Sezai Karakoç’un “nekahet dönemi” şiiri dediği İkinci Yeni, O’nca, “savaşa şartlanmış insanın yeniden dünyaya alışma denemeleri şiiridir. Ekmek meselesinin dışında da meseleler bulunduğunu yavaş yavaş görmeye başlayan insanın şiiri. (…) bir sese ve biçime ihtiyaç hissetmiş bir şiir. Bu şiir bir köprü şiir, bir arayış şiiri olduğu için birçok kötü örnekler vermiştir. Anlam ve biçim safsataları örneklerine bol bol rastlanır. Ama bu ekolün esas kurucuları olan şairler, bir nekahet döneminin bütün duyarlığını yüklemesini bilmişlerdir şiirlerine. Şiirimizden kovulan kelimenin haysiyeti, imaj gibi kaçınılmaz sanat yönlerini tekrar geri getirmeye çalışmışlardır.”[27] Karakoç’a göre, İkinci Yeni şiiri, bir “ideolojiler” sergisi gibidir. Bu şiirlerin içinde marksist çizgiler taşıyanlar olduğu gibi, “Hıristiyan edebiyatı”nın unsurlarını, mistik ve metafizik unsurları da gizli gizli “duyumsatanlar” vardır. Kısacası, “belli bir genel sıvı içinde her türlü öz”ün yer aldığı bir şiirdir İkinci Yeni. Bu sebepten öz ve etkileyiş bakımından bir bütünlük taşımaz. “Öz bakımından tek ortak yan ahlakçı bir edebiyat oluşudur.” Garip Akımı’nın bütün geçmiş edebiyata ve genel gidişe karşı aykırı bir yol tutmasına ve prensipsizliğine rağmen, İkinci Yeniciler genel bir “moralist eğilim” içindedirler. Her şair, kendi benimsediği dünya görüşünün ve poetik düşüncenin ahlak prensiplerine bağlı görünür.[28]

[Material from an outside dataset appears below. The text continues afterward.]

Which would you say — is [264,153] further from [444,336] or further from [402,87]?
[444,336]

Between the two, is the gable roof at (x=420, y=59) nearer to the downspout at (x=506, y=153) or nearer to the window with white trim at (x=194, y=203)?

İkinci Yeni şairlerinin “dilde deformasyona gitmek”, “anlatımda karıştırımlara başvurmak”, “özgür çağrışım yöntemini kullanmak”, “soyuta yönelmek ve önem vermek”, “güç anlaşılmak” gibi özelliklerine tipik ve uç bir örnek olarak Ece Ayhan’ın “Ecegiller” başlıklı şiirini verebiliriz:
sam yeli de dalgınlıklarla bir çocukmuş
iğilip barışlıklar çizermiş evler üzerine
nasıl bir ağaçdıysak çocukken
tümceleri özneleri nasıl unuttuysak denizde
turunç olmak istiyoruz yine turunçuz da[29]
İkinci Yeni şiirinde çevreden uzaklaşmak ve kaçış gibi “şairi bağlayan” hususi davranışlar da görülür. İkinci Yeni şairi, okuru ziyadesiyle önemsemez, yani evvela okur için yazmaz. Okur, en çok da İlhan Berk ve Ece Ayhan’ın umurunda değildir.
İkinci Yeni şiiri, aykırılıklar arz eden, son sınırları zorlayan bu gibi seyrek görülen özellikleri ve zayıf şairlerinin kötü örnekleri yüzünden birçok olumsuz eleştiriye maruz kalmıştır. İkinci Yeni’nin kuramcısı Muzaffer Erdost bu “kötüler” için şu açıklamalarda bulunur: “Savunduğumuz şiire değil, savunduğumuz bu imkana, bu rahatlığa, bu cesarete örnek verdiğimiz bir iki mısranın arkasından sökün eden birkaç ozan, anlayamadıkları, ama salt bir akım olarak beliren şiire bilinçsizce katıldılar. Savunduğumuz şiiri değil savunduğumuz imkanları amaç bilerek birçok şeyler yazdılar. Başlangıçta ben bu ozanlara imkan verdim, şiirlerini yayınladık. Ama onlar savunduğumuz şiiri değil, savunduğumuz şiirin bir imkanı olan yanını yazmakla yetindiler, kendilerini çıkmaza soktular.”[30]
Buraya kadar yazdıklarımızı özetleyecek olursak, İkinci Yeni, adı gibi, dönemi için yeni bir şiirdir; hâlâ da öyledir. Dünya şiiri ile, özellikle Batı sanat ve düşünce kaynaklarıyla derinlikli bir ilgi ve tanışmadan sonra ortaya çıkan, modern dünya şiirine paralel olarak modern Türkiye’nin kendi sesini bulduğu bu yeni şiir, “duygu ile düşünce arasında eriyen” bir şiir olma vasfını da bünyesinde taşımaktadır. İçinde doğduğu dönemin realiteleri olan bireycilik, absürdite ve inkarcılık açısından bakıldığında, yirminci yüzyılın en çağcıl şiiri olma özelliğine de sahiptir. Ortak bir manifestolarının olmayışına karşılık, İkinci Yeni şairlerinin çoğunun, kısmen ortak bir şiir anlayışı vardır.
Bir zevkinde/anlayışında birleştikleri söylenebilir. Bireycilik, gizemcilik, kapalılık, muğlaklık, edilgenlik, içe kapanıklık gibi özelliklerin oluşturduğu bu “anlayış”, “temelini idealist dünya görüşünde” bulur.[31] Bir ekol diyenlere karşılık (İlhan Berk, Sezai Karakoç, Muzaffer Erdost), bu şiirin “kendini arayan şiirimiz”de yeni “bir damar” olduğu, edebî manasıyla bir hareket olduğu en isabetli tespittir. Bu hareket içinde İlhan Berk ve Ece Ayhan gibi uç şairlere karşılık, ‘40 kuşağının “ölüm döşeği”ne düşürdüğü Türk şiirini adeta “dirilten” Sezai Karakoç, Cemal Süreya, Turgut Uyar ve Edip Cansever daha çok ilgi odağı olmuştur. Nihayet, İkinci Yeni, şiirimize yeni tadlar getiren, “özsuyuyla günümüz Türk şiirini besleyen” ciddi bir atılımdır.